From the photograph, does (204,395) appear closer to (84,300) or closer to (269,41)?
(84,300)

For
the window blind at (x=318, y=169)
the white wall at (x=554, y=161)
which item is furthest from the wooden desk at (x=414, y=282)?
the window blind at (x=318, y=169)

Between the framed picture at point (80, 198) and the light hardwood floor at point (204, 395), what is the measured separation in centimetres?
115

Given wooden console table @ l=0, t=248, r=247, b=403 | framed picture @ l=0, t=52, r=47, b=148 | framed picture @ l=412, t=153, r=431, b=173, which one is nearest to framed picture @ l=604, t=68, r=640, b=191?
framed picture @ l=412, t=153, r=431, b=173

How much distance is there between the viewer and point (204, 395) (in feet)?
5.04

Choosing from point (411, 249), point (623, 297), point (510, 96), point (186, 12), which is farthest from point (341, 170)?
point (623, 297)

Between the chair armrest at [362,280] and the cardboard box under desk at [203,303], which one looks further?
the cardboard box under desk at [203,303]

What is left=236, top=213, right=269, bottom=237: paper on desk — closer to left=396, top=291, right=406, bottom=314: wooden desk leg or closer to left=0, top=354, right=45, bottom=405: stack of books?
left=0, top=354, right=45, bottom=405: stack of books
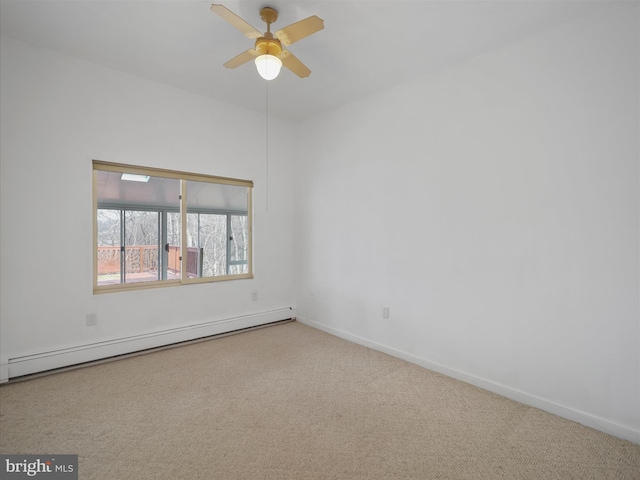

EXERCISE AIM:
Put each line of the material above into a numbered list, skipping blank lines and leaving out the pictures.

EXERCISE RESPONSE:
1. From the photograph, does (204,395) appear closer to (84,300) or closer to (269,41)?
2. (84,300)
3. For
4. the window blind at (x=318, y=169)
5. the white wall at (x=554, y=161)
6. which item is furthest from the wooden desk at (x=414, y=282)?
7. the window blind at (x=318, y=169)
8. Between the framed picture at point (80, 198) and the light hardwood floor at point (204, 395), what is the measured separation in centimetres?
9. 115
10. Given wooden console table @ l=0, t=248, r=247, b=403 | framed picture @ l=0, t=52, r=47, b=148 | framed picture @ l=412, t=153, r=431, b=173, which one is nearest to framed picture @ l=604, t=68, r=640, b=191?
11. framed picture @ l=412, t=153, r=431, b=173
12. How much distance is there between the viewer and point (204, 395) (in feet)?
13. 5.04
14. Choosing from point (411, 249), point (623, 297), point (510, 96), point (186, 12), which is farthest from point (341, 170)?
15. point (623, 297)
16. Between the chair armrest at [362,280] and the cardboard box under desk at [203,303], which one looks further?
17. the cardboard box under desk at [203,303]
18. What is left=236, top=213, right=269, bottom=237: paper on desk — closer to left=396, top=291, right=406, bottom=314: wooden desk leg or closer to left=0, top=354, right=45, bottom=405: stack of books?
19. left=0, top=354, right=45, bottom=405: stack of books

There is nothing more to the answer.